What to work on: Write every line of the material out exactly as shown.

------------------------------------------------------------

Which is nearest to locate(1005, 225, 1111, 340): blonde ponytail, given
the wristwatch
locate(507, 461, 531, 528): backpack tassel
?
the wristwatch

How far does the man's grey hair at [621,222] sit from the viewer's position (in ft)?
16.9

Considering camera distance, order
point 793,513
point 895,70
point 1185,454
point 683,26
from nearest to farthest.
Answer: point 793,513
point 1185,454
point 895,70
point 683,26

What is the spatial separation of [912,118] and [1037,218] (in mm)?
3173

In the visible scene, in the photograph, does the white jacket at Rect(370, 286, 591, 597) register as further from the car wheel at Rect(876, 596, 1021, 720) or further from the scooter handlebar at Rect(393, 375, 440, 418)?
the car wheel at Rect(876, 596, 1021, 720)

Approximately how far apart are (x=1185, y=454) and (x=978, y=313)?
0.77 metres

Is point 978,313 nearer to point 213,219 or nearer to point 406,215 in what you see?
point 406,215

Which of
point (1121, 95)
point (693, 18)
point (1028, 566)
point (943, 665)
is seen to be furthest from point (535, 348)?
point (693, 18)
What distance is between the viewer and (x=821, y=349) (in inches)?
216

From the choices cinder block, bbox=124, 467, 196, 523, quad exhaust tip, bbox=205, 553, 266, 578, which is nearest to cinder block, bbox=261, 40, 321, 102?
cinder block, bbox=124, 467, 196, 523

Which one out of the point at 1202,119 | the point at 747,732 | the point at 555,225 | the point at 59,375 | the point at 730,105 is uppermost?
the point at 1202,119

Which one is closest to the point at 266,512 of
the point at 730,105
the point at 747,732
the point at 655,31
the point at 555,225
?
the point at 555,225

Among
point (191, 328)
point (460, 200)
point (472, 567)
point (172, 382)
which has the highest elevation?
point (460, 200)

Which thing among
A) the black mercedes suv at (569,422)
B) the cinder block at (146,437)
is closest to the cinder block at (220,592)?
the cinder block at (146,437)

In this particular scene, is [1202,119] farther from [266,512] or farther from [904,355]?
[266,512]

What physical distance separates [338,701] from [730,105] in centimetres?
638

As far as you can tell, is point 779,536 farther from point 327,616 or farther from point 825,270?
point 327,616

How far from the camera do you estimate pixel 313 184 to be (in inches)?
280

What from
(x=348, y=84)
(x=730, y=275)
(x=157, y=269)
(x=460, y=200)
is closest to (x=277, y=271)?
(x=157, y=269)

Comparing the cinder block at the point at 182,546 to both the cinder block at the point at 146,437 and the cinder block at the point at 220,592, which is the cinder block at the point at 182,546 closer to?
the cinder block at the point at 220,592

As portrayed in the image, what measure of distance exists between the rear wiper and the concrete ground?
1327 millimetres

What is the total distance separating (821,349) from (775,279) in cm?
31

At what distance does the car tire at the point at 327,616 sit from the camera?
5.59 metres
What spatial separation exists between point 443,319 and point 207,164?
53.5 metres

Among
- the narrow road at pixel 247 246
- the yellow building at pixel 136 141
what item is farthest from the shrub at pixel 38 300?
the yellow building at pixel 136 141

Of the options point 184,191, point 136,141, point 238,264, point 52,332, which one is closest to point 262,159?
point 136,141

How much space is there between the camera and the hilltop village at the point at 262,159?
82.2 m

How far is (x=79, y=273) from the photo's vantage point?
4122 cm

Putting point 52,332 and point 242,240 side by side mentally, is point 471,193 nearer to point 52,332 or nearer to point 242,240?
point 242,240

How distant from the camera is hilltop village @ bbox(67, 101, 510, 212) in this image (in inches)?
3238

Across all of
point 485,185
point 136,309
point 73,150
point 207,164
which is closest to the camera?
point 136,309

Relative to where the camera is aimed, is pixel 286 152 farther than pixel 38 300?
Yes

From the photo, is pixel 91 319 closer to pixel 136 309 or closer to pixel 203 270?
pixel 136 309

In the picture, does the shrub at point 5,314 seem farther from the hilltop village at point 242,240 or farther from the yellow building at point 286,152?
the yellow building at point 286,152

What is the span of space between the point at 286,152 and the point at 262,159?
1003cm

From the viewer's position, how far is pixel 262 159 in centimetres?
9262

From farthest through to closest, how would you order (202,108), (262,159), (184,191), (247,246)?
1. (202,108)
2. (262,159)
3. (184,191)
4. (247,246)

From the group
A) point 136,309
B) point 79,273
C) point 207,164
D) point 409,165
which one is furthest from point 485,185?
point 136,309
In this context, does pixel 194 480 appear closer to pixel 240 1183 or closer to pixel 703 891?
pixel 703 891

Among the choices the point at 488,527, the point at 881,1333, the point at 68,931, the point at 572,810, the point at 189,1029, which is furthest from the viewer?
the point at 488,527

------------------------------------------------------------

Finished answer:
Which is nearest to locate(1005, 225, 1111, 340): blonde ponytail, given
the wristwatch
locate(507, 461, 531, 528): backpack tassel
?
the wristwatch

How far does the man's grey hair at [621,222] sit from the viewer's position (in ft)?
16.9

Considering camera distance, order
point 793,513
point 895,70
point 1185,454
point 683,26
from nearest to farthest.
Answer: point 793,513
point 1185,454
point 895,70
point 683,26

What is the spatial separation of [912,118] and [1037,218] (in mm)?
3173

In the visible scene, in the photograph, does the white jacket at Rect(370, 286, 591, 597) register as further from the car wheel at Rect(876, 596, 1021, 720) or further from the scooter handlebar at Rect(393, 375, 440, 418)?
the car wheel at Rect(876, 596, 1021, 720)

Approximately how far apart are (x=1185, y=454) and (x=978, y=313)?
0.77 metres

Is point 978,313 nearer to point 213,219 or nearer to point 406,215 in what you see?
point 406,215

Which of
point (1121, 95)
point (693, 18)
point (1028, 566)
point (943, 665)
is seen to be furthest from point (535, 348)?
point (693, 18)
What distance is between the viewer and (x=821, y=349) (in inches)?
216

From the choices cinder block, bbox=124, 467, 196, 523, quad exhaust tip, bbox=205, 553, 266, 578, which is nearest to cinder block, bbox=261, 40, 321, 102?
cinder block, bbox=124, 467, 196, 523

Which one out of the point at 1202,119 | the point at 747,732 | the point at 555,225 | the point at 59,375 | the point at 730,105 is uppermost?
the point at 1202,119

Which one is closest to the point at 266,512 of
the point at 730,105
the point at 747,732
the point at 655,31
the point at 555,225
?
the point at 555,225

Among
point (191, 328)
point (460, 200)
point (472, 567)
point (172, 382)
which has the highest elevation?
point (460, 200)

Which thing among
A) the black mercedes suv at (569,422)
B) the cinder block at (146,437)
is closest to the cinder block at (220,592)?
the cinder block at (146,437)

In this particular scene, is [1202,119] farther from [266,512] or farther from [904,355]?
[266,512]

What physical distance separates [338,701] from [730,105] in centimetres?
638

As far as you can tell, is point 779,536 farther from point 327,616 or farther from point 825,270?
point 327,616

How far from the camera do you estimate pixel 313 184 to be (in inches)?
280

What from
(x=348, y=84)
(x=730, y=275)
(x=157, y=269)
(x=460, y=200)
is closest to (x=277, y=271)?
(x=157, y=269)

Comparing the cinder block at the point at 182,546 to both the cinder block at the point at 146,437 and the cinder block at the point at 220,592, which is the cinder block at the point at 182,546 closer to?
the cinder block at the point at 220,592

As portrayed in the image, what measure of distance exists between the rear wiper and the concrete ground?
1327 millimetres

What is the total distance separating (821,349) from (775,279) in cm?
31

At what distance does the car tire at the point at 327,616 sit from the camera?
5.59 metres
What spatial separation exists between point 443,319 and point 207,164?
53.5 metres

Among
- the narrow road at pixel 247 246
- the yellow building at pixel 136 141
what item is farthest from the shrub at pixel 38 300?
the yellow building at pixel 136 141

Of the options point 184,191, point 136,141, point 238,264, point 52,332, which one is closest to point 262,159?
point 136,141

How much space is there between the camera and the hilltop village at the point at 262,159?
82.2 m

How far is (x=79, y=273) from the photo's vantage point?
4122 cm

Putting point 52,332 and point 242,240 side by side mentally, is point 471,193 nearer to point 52,332 or nearer to point 242,240?
point 242,240

How distant from the camera is hilltop village @ bbox(67, 101, 510, 212) in this image (in inches)?
3238

Across all of
point 485,185
point 136,309
point 73,150
point 207,164
which is closest to the camera?
point 136,309

Relative to where the camera is aimed, is pixel 286 152 farther than pixel 38 300?
Yes

From the photo, is pixel 91 319 closer to pixel 136 309 or closer to pixel 203 270?
pixel 136 309

In the picture, does the shrub at point 5,314 seem farther from the hilltop village at point 242,240 or farther from the yellow building at point 286,152?
the yellow building at point 286,152

What is the span of space between the point at 286,152 and the point at 262,159?
1003cm

From the viewer's position, how far is pixel 262 159 in centimetres?
9262

From farthest through to closest, how would you order (202,108), (262,159), (184,191), (247,246)?
1. (202,108)
2. (262,159)
3. (184,191)
4. (247,246)

From the group
A) point 136,309
B) point 79,273
C) point 207,164
D) point 409,165
which one is furthest from point 485,185?
point 136,309
In this context, does pixel 194 480 appear closer to pixel 240 1183 or closer to pixel 703 891?
pixel 703 891

Among the choices the point at 488,527, the point at 881,1333, the point at 68,931, the point at 572,810, the point at 189,1029, which is furthest from the viewer?
the point at 488,527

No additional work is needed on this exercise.